Djaun Siswanto SH MH menyatakan, "Kami tidak terima dan memprotes keras dengan pencopotan baliho yang sudah kami pasang. Sejumlah kurang lebih 350-500 baliho yang dipasang. Kali ini mengetahui saat melakukan Deklarasi. Pencopotan ratusan baliho ini di sepanjang Jalan Wonokromo, Darmo, Basuki Rachmad, dan Tegalsari. Kami akan menindak tegas para pihak yang tidak bertanggung jawab."

Prof. Dr. Otto Hasibuan, Wakil Ketua TKN pemenangan Prabowo-Gibran, juga Ketua Umum DPN PERADI dan Ketua Umum AAIB, menyayangkan tindakan para oknum yang tidak dikenal.

Advokat Jawa Timur Mempertimbangkan Pelaporan Terkait Pencopotan Baliho Pemenangan Prabowo-Gibran

"Pemilu Damai didengungkan di seluruh pelosok negeri. Pemilu seharusnya berlangsung secara tenang, tidak perlu ada acara pengrusakan seperti itu.
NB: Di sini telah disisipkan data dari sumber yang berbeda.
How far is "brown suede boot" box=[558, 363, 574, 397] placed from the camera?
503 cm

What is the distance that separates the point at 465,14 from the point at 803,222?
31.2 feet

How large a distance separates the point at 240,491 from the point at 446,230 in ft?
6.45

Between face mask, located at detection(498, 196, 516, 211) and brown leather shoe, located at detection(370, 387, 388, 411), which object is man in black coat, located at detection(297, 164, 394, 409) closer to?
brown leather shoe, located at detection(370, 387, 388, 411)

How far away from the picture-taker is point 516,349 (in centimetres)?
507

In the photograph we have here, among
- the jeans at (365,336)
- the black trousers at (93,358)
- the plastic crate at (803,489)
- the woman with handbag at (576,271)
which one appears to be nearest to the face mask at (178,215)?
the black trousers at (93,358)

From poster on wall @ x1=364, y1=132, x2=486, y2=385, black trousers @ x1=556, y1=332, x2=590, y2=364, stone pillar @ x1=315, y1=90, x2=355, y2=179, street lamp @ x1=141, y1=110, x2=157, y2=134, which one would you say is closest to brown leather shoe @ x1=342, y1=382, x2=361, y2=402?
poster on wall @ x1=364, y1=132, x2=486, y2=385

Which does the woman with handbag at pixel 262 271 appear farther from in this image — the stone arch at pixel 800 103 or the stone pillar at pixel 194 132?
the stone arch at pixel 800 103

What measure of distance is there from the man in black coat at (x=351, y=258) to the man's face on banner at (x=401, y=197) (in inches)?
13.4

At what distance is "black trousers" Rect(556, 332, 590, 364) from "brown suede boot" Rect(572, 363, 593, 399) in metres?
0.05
Seharusnya Pemilu berjalan fair, bahkan Baliho milik PERADI pada saat menggelar pelantikan Advokat di Hotel Wyndham Surabaya juga ikut dicopoti," ujarnya.

Ketika ditanya apakah pihak PERADI akan melaporkan peristiwa ini, Prof. Otto menyatakan masih mempertimbangkan.
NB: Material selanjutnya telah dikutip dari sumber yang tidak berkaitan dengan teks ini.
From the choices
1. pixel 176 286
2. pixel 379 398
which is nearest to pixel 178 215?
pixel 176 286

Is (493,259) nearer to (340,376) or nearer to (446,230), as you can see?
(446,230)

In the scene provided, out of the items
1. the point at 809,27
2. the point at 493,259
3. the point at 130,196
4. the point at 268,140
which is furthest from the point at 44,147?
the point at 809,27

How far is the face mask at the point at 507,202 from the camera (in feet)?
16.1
"Kami para Advokat ini cinta damai. Kami masih mempertimbangkan hal ini. Nantinya kalau melebihi batas, kami akan melaporkan melalui jalur hukum. Namun, kami yakin meskipun ada kejadian tersebut, AAIB yakin Prabowo-Gibran akan menang satu putaran," tandasnya.